→ **Partes del ejercicio**
A) En el texto mostrado, ¿de qué color era el vestido que llevaba Delfina en la fotografía tomada en lo alto de una colina?
B) Imprime el fragmento del texto mostrado comprendido entre "Un mes y varios" y "de este 2020.", ambos incluidos.
C) Reescribe de forma más breve el párrafo del texto mostrado que comienza con "Un mes y varios días hace", conservando sus datos principales.

→ **Texto mostrado**
::::::::
Hace unos cuantos años, a lo alto de una colina de la ciudad en la que vivíamos, le tomé a Delfina una fotografía de vestido rojo, brazos abiertos y ojos cerrados. Para alguien de nuestro tipo, entrenados o nacidos para eso de captar y guardar instantes, aquella fue la expresión pura de la libertad. Un sentimiento descubierto o recobrado a través de mi hija, que es otra forma de vivir con un significado ampliado, construido desde otra mirada. Su cara de felicidad en medio de un viento que casi podía hacerla volar pero al que ella resistía con valor y alegría, me mostró una sensación de júbilo que mantengo intacta.
Un mes y varios días hace que estamos los cuatro en familia resistiendo la prohibición de salir, salvo para lo imprescindible. Imposible saber los aprendizajes que sacaremos cada uno de nosotros de esta historia doméstica en el perímetro de nuestras paredes que experimentamos como testigos y partícipes de la historia más amplia, universal, de este 2020.
::::::::
→ **Información proporcionada**
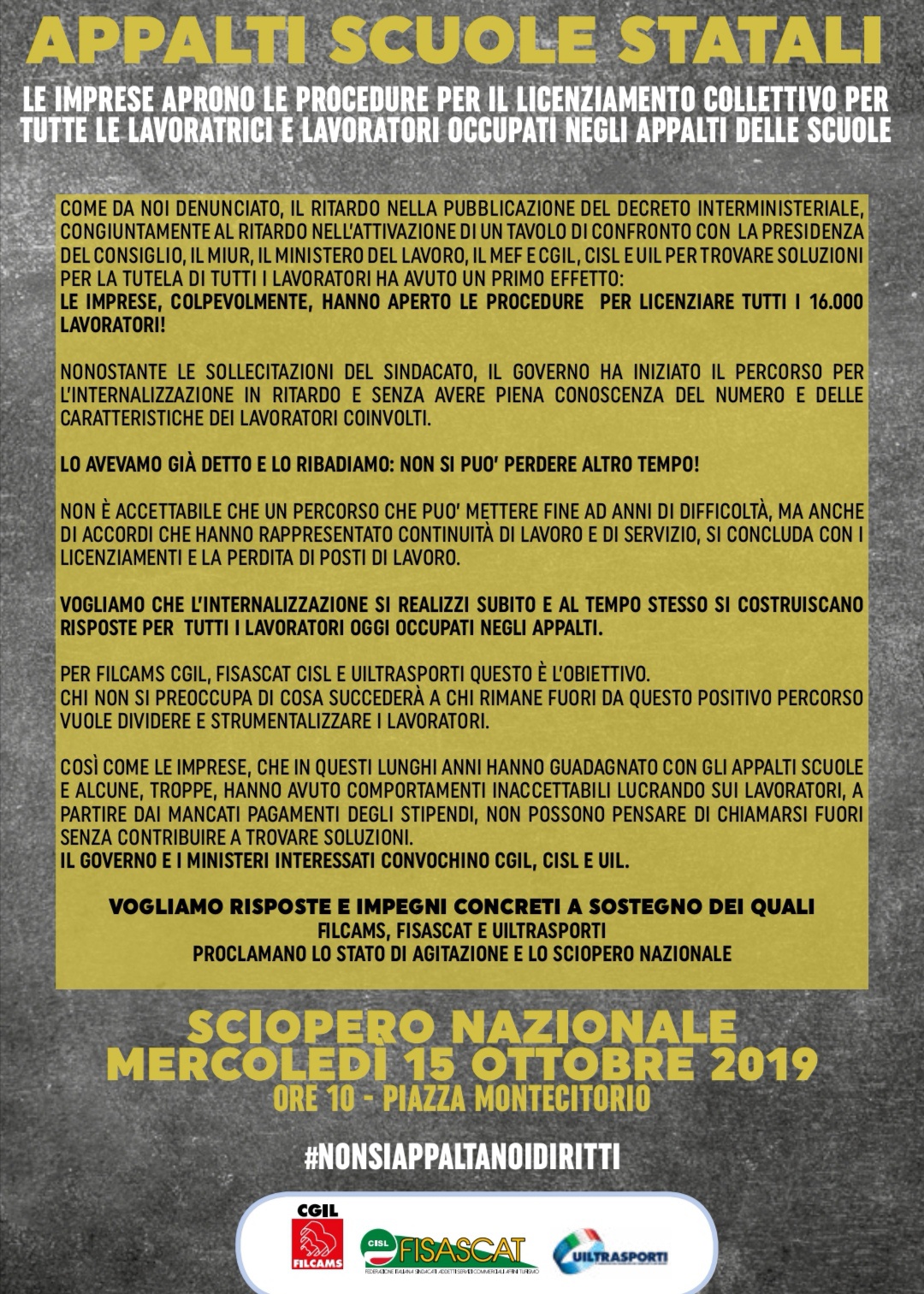 APPALTI SCUOLE STATALI

LE IMPRESE APRONO LE PROCEDURE PER IL LICENZIAMENTO COLLETTIVO PER TUTTE LE LAVORATRICI E LAVORATORI OCCUPATI NEGLI APPALTI DELLE SCUOLE

COME DA NOI DENUNCIATO, IL RITARDO NELLA PUBBLICAZIONE DEL DECRETO INTERMINISTERIALE, CONGIUNTAMENTE AL RITARDO NELL'ATTIVAZIONE DI UN TAVOLO DI CONFRONTO CON LA PRESIDENZA DEL CONSIGLIO, IL MIUR, IL MINISTERO DEL LAVORO, IL MEF E CGIL, CISL E UIL PER TROVARE SOLUZIONI PER LA TUTELA DI TUTTI I LAVORATORI HA AVUTO UN PRIMO EFFETTO:
LE IMPRESE, COLPEVOLMENTE, HANNO APERTO LE PROCEDURE PER LICENZIARE TUTTI I 16.000 LAVORATORI!

NONOSTANTE LE SOLLECITAZIONI DEL SINDACATO, IL GOVERNO HA INIZIATO IL PERCORSO PER L'INTERNALIZZAZIONE IN RITARDO E SENZA AVERE PIENA CONOSCENZA DEL NUMERO E DELLE CARATTERISTICHE DEI LAVORATORI COINVOLTI.

LO AVEVAMO GIÀ DETTO E LO RIBADIAMO: NON SI PUO' PERDERE ALTRO TEMPO!

NON È ACCETTABILE CHE UN PERCORSO CHE PUO' METTERE FINE AD ANNI DI DIFFICOLTÀ, MA ANCHE DI ACCORDI CHE HANNO RAPPRESENTATO CONTINUITÀ DI LAVORO E DI SERVIZIO, SI CONCLUDA CON I LICENZIAMENTI E LA PERDITA DI POSTI DI LAVORO.

VOGLIAMO CHE L'INTERNALIZZAZIONE SI REALIZZI SUBITO E AL TEMPO STESSO SI COSTRUISCANO RISPOSTE PER TUTTI I LAVORATORI OGGI OCCUPATI NEGLI APPALTI.

PER FILCAMS CGIL, FISASCAT CISL E UILTRASPORTI QUESTO È L'OBIETTIVO.
CHI NON SI PREOCCUPA DI COSA SUCCEDERÀ A CHI RIMANE FUORI DA QUESTO POSITIVO PERCORSO VUOLE DIVIDERE E STRUMENTALIZZARE I LAVORATORI.

COSÌ COME LE IMPRESE, CHE IN QUESTI LUNGHI ANNI HANNO GUADAGNATO CON GLI APPALTI SCUOLE E ALCUNE, TROPPE, HANNO AVUTO COMPORTAMENTI INACCETTABILI LUCRANDO SUI LAVORATORI, A PARTIRE DAI MANCATI PAGAMENTI DEGLI STIPENDI, NON POSSONO PENSARE DI CHIAMARSI FUORI SENZA CONTRIBUIRE A TROVARE SOLUZIONI.
IL GOVERNO E I MINISTERI INTERESSATI CONVOCHINO CGIL, CISL E UIL.

VOGLIAMO RISPOSTE E IMPEGNI CONCRETI A SOSTEGNO DEI QUALI
FILCAMS, FISASCAT E UILTRASPORTI
PROCLAMANO LO STATO DI AGITAZIONE E LO SCIOPERO NAZIONALE

SCIOPERO NAZIONALE
MERCOLEDÌ 15 OTTOBRE 2019
ORE 10 - PIAZZA MONTECITORIO

#NONSIAPPALTANOIDIRITTI

CGIL FILCAMS
CISL FISASCAT
FEDERAZIONE ITALIANA SINDACATI ADDETTI SERVIZI COMMERCIALI AFFINI TURISMO
UILTRASPORTI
::::::::
→ **Lista de soluciones**
A) Era rojo.

B)
Un mes y varios días hace que estamos los cuatro en familia resistiendo la prohibición de salir, salvo para lo imprescindible. Imposible saber los aprendizajes que sacaremos cada uno de nosotros de esta historia doméstica en el perímetro de nuestras paredes que experimentamos como testigos y partícipes de la historia más amplia, universal, de este 2020.

C) Desde hace más de un mes, los cuatro miembros de la familia permanecen en casa por la prohibición de salir salvo para lo imprescindible. No es posible saber qué aprenderá cada uno de esta experiencia doméstica, vivida como parte de la historia universal de 2020.